Webster's defines vulnerable as "capable of being physically or emotionally wounded". While being physically wounded can happen at anytime to anyone, it's the emotional vulnerability that a person in recovery is especially easy to succumb to.
Everyday we are learning new things about ourselves and how to live a life of peace. Outside stimuli can make this especially rough. We have good days and bad days just like everyone else, but we have been wounded so deeply by what we put ourselves and others through that it takes a lot to open up.
Being vulnerable is not a sign of weakness. We may think this because it can leave us unguarded for more pain and suffering, which ultimately leads us back down a dark path we are trying to avoid. Having walls built up to protect ourselves is a normal reaction to early recovery. Finding an outlet is essential, most of us attend meetings for this purpose.
Sharing your thoughts and feelings with others can be intimidating. Trying to be open about your feelings with loved ones is tough, because you don't know how they will process what you are trying to say.

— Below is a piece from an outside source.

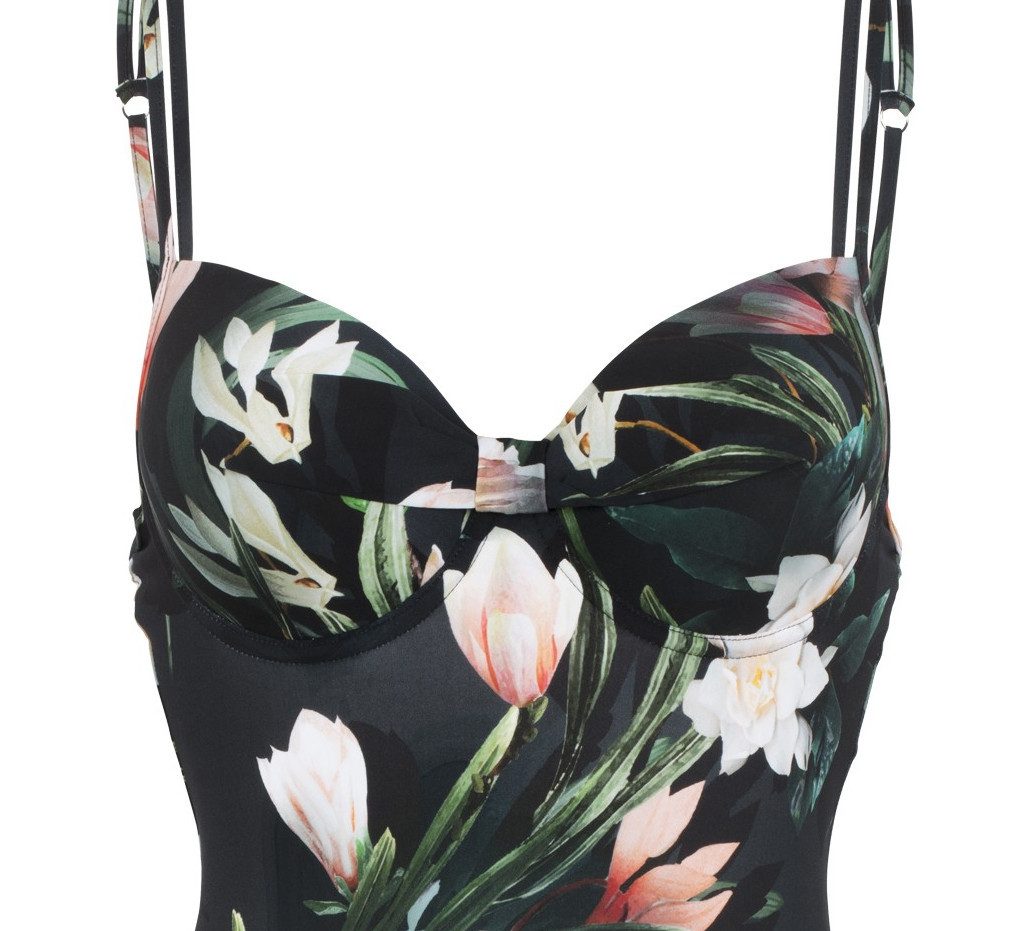 Fashy Badeanzug Badeanzug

We learn by going to meetings with people who are also in recovery and this makes us feel safe and understood.
Friends and family will worry about you everyday and that is understandable. What they want more than anything is for us to find that peace within ourselves and continue making the right decisions. If you are not comfortable sharing your thoughts and emotions, just check in with them from time to time to assure them you are ok. Eventually there will come a time where you are ready to share with family.